Laura, you got it.  The Julia.  It’s in the book all ready to go for you, and you can do Julia shawl in Knitpicks fingering weight merino Bare, dyedyour choice of yarn types/sizes in two gauges/sizes.  The whole thing is six stitches long, repeated forever. (I know–you said counting to four was your limit.  Heh. I don’t think you have to count with this one, though, so it’s all good.)  Purl straight across the back every time.  If you want to, when the boys are in bed, you can do the zig zaggy optional bottom edge.  Or not.  Me, I finally bought a Weight Watchers scale so I could measure grams so that I could figure out how much yarn I was using per row and thus when to start into the bottom edging and have enough if I knew I was running short.  (Note the lack of bottom edging on this one.  I like the seashell effect of leaving it plain, too.)

The larger-stitch-count Julia, by the way, is the pattern I used for the Knitpicks merino yarn you dyed and totally surprised me with at TKGA a year ago.  It’s a little thicker than most fingering weights I use, and this is how it looks knitted up on my size 9 (5.5mm) needles.  Funny that you should ask for plain and simple, and, hey, looky what I knitted last fall!

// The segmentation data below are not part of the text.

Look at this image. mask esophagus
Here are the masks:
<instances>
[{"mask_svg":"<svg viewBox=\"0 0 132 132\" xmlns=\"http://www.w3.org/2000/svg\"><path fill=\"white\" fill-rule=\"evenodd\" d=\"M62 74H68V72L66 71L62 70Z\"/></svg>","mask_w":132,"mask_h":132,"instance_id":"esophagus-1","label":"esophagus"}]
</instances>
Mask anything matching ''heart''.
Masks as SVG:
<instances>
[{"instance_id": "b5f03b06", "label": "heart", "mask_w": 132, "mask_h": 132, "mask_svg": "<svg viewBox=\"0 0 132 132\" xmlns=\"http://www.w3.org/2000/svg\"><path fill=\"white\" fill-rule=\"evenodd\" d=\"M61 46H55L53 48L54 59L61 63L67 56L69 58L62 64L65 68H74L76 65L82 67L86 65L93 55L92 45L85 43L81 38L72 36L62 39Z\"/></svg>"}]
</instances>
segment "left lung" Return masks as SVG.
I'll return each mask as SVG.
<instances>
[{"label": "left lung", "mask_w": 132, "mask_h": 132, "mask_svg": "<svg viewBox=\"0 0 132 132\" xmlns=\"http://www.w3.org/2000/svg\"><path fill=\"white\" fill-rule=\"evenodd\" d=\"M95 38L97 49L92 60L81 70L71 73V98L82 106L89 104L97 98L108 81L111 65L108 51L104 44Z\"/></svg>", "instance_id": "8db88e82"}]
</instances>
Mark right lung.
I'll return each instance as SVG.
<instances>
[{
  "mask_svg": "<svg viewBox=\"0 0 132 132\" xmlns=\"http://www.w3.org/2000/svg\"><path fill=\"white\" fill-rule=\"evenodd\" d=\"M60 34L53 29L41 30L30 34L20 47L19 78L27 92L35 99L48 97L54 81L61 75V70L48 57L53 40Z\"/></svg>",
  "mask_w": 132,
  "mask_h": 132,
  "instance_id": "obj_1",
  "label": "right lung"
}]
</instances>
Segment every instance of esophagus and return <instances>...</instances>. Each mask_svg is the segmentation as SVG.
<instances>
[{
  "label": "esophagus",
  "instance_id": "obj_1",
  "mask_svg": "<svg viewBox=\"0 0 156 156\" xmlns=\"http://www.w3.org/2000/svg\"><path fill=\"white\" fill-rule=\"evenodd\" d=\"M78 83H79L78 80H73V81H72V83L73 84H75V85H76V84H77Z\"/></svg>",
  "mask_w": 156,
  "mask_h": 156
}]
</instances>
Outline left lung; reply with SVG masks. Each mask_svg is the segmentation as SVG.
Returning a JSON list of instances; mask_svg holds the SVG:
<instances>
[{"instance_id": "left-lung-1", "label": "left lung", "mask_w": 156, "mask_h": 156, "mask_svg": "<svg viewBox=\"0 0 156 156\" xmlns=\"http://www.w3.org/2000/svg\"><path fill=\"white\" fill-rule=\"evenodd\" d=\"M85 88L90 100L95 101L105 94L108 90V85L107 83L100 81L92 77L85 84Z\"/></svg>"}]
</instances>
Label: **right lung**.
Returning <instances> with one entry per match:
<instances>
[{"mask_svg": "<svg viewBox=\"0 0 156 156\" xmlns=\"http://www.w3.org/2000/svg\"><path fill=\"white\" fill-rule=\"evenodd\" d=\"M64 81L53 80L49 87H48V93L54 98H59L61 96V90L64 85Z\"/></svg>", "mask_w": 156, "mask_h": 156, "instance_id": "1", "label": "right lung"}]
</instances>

I have designs on this one
Thursday July 31st 2008, 12:30 pm
Filed under: Knit

No whizzing through this one quite yet; I spent yesterday’s time on it constantly counting stitches and editing the text to be exactly right (and being distracted while I concocted another design on the side; I seem to be on a roll.) One more row and I’ll be home free to where I’m just repeating what’s been done.  Count count count. I know what the math says–trust but verify anyway. If perfectionism takes extra time, it’s an absolute necessity and worth it.

takes two to tangle

My friend Jasmin went to Maine a few weeks ago and got to do something I can only dream of–she went to visit Melinda of Tess’ Designer Yarns!  When Melinda found out Jasmin was in my local knitting group, she told her of how I’d snagged some of her yarn at Stitches West two years ago with my motorized wheelchair, breaking a skein; when I’d apologized and tried to pay for it, Melinda had just waved me away.

So I had gone home, pulled some Tess silk yarn out of my stash, knitted it up into a lace scarf as far as the yardage would take me, and mailed it off to Maine.

Referencing that, Melinda sent Jasmin home with some yarn for me. I got an email from Jasmin in the showroom, asking for color preferences.  I thought I was buying it, and told Jasmin I’d love to have more of that Merino Lace.

At Stitches East last fall, I had traded Melinda some of her hand dyed Merino Lace for a copy of my book and we had both come away happy.  Since then, I had taken it out and admired it longingly many a time but it just hadn’t found what it wanted to be yet.

Till Jasmin came home and happily gifted me, from Melinda, with more.  Four skeins, two colorways I like, one that played really well with what I’d bought in Baltimore.  I swatched.  I swooned.  Yes!  Somehow, the brightness and cheerfulness of the fuschia, purple, and coral with a touch of yellow were the perfect antidote to the still-somewhat-smoky skies overhead, and I am totally loving working with these.  Thank you, Melinda!  Jasmin, too!

(P.S. Knitpicks.com still has knitting books at 40% off right now. I’m just sayin’.)